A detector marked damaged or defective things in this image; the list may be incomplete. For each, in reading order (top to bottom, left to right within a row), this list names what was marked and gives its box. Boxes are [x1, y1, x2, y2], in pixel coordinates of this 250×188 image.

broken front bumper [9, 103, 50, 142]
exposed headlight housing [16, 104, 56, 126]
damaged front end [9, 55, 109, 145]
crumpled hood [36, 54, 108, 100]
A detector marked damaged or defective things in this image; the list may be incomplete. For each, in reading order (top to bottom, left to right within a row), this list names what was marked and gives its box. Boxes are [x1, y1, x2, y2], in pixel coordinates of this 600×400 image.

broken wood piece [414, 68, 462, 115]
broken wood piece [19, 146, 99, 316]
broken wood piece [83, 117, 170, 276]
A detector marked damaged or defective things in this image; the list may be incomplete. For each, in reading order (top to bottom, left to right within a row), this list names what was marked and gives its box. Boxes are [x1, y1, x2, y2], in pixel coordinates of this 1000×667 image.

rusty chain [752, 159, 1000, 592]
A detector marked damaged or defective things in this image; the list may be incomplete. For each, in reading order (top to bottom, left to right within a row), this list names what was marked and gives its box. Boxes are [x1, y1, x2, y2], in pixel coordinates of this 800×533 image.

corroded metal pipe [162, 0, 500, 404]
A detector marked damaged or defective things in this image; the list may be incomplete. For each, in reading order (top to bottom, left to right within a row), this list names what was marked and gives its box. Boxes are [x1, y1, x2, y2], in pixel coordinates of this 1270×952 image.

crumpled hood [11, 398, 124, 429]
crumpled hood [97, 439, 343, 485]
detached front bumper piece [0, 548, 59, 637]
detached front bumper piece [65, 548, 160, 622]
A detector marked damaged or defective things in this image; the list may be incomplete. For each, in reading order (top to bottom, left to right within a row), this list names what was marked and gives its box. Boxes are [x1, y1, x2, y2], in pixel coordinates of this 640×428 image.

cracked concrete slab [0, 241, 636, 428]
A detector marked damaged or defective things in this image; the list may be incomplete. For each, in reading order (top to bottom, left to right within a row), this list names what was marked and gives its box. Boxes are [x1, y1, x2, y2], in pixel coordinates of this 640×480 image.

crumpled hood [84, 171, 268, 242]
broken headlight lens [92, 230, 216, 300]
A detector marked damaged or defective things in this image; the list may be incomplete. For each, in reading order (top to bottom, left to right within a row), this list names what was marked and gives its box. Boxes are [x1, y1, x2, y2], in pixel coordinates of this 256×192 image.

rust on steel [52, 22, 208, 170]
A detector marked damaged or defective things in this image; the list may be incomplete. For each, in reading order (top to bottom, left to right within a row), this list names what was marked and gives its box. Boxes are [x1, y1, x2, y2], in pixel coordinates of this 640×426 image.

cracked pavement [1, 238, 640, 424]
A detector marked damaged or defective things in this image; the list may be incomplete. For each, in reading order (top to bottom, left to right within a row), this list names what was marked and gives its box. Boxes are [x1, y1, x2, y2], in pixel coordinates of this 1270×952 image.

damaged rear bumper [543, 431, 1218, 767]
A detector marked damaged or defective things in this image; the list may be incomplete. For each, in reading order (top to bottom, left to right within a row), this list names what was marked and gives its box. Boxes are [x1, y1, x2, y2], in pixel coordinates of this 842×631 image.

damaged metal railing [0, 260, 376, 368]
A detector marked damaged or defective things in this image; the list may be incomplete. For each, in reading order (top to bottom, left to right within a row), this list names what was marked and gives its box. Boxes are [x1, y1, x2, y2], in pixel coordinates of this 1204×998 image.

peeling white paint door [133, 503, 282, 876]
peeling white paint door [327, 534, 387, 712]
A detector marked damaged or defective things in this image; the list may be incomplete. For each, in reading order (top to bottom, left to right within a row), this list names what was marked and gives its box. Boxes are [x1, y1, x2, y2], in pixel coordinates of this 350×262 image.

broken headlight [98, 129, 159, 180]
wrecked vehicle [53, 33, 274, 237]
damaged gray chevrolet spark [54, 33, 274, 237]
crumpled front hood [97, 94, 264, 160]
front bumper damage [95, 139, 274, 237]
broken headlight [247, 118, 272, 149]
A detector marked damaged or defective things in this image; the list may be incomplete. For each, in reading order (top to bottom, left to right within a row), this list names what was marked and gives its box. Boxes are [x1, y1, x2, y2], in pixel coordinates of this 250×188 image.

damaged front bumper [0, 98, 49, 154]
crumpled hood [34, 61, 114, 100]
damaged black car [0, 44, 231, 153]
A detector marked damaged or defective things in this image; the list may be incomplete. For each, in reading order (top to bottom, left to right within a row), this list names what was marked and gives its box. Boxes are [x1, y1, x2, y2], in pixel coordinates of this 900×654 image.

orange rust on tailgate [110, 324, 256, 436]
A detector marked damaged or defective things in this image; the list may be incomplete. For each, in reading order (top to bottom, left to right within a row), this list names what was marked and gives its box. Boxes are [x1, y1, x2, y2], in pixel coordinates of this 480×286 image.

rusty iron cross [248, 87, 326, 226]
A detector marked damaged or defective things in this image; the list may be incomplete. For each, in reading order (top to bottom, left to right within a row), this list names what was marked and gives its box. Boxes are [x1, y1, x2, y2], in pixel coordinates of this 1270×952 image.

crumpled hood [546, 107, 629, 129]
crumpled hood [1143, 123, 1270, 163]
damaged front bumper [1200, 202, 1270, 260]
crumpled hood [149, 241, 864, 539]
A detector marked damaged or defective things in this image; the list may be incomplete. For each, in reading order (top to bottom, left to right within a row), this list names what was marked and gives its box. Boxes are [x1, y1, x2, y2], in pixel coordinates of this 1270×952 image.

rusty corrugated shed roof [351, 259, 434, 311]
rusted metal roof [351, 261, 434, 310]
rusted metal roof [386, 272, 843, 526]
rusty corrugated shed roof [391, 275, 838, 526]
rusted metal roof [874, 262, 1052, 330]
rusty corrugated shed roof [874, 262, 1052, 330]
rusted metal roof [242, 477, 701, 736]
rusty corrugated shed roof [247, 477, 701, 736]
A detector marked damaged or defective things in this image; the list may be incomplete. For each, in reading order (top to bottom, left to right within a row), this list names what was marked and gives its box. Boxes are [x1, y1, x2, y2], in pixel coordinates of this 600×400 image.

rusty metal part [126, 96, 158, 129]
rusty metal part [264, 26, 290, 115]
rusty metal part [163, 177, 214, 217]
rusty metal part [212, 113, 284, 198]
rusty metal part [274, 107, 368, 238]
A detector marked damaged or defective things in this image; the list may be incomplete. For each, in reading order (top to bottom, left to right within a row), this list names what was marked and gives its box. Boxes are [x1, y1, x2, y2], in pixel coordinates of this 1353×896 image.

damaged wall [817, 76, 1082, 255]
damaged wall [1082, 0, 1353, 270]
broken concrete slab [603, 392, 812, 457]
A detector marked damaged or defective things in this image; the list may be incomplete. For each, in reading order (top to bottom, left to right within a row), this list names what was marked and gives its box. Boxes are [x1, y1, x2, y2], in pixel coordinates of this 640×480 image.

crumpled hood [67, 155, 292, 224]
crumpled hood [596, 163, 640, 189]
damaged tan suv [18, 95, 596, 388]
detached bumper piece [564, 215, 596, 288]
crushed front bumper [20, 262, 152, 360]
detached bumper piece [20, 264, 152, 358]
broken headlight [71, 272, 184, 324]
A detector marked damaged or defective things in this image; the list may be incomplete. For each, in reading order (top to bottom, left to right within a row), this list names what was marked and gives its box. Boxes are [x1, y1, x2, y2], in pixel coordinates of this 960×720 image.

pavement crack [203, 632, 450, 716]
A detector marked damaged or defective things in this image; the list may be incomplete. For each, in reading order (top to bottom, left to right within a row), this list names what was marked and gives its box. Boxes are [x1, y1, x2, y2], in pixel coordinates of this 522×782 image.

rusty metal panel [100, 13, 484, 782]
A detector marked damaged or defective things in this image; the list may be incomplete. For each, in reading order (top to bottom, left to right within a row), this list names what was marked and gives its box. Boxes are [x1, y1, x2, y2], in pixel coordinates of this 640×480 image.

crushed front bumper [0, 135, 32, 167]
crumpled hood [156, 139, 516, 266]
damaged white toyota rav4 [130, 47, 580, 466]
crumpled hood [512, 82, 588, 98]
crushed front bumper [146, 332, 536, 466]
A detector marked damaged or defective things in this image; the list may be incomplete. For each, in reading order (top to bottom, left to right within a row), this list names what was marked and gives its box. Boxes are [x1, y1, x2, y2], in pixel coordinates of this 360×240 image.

────────────────────────────────────────

■ Task requirements:
Please print again, unchanged, the lines of the records starting with the line with "this 256×192 image." and going on through the line with "rust on steel [52, 22, 208, 170]".

■ Exercise solution:
A detector marked damaged or defective things in this image; the list may be incomplete. For each, in reading order (top to bottom, left to right within a row), this list names what was marked and gives its box. Boxes are [x1, y1, x2, y2], in pixel coordinates of this 256×192 image.

rust on steel [52, 22, 208, 170]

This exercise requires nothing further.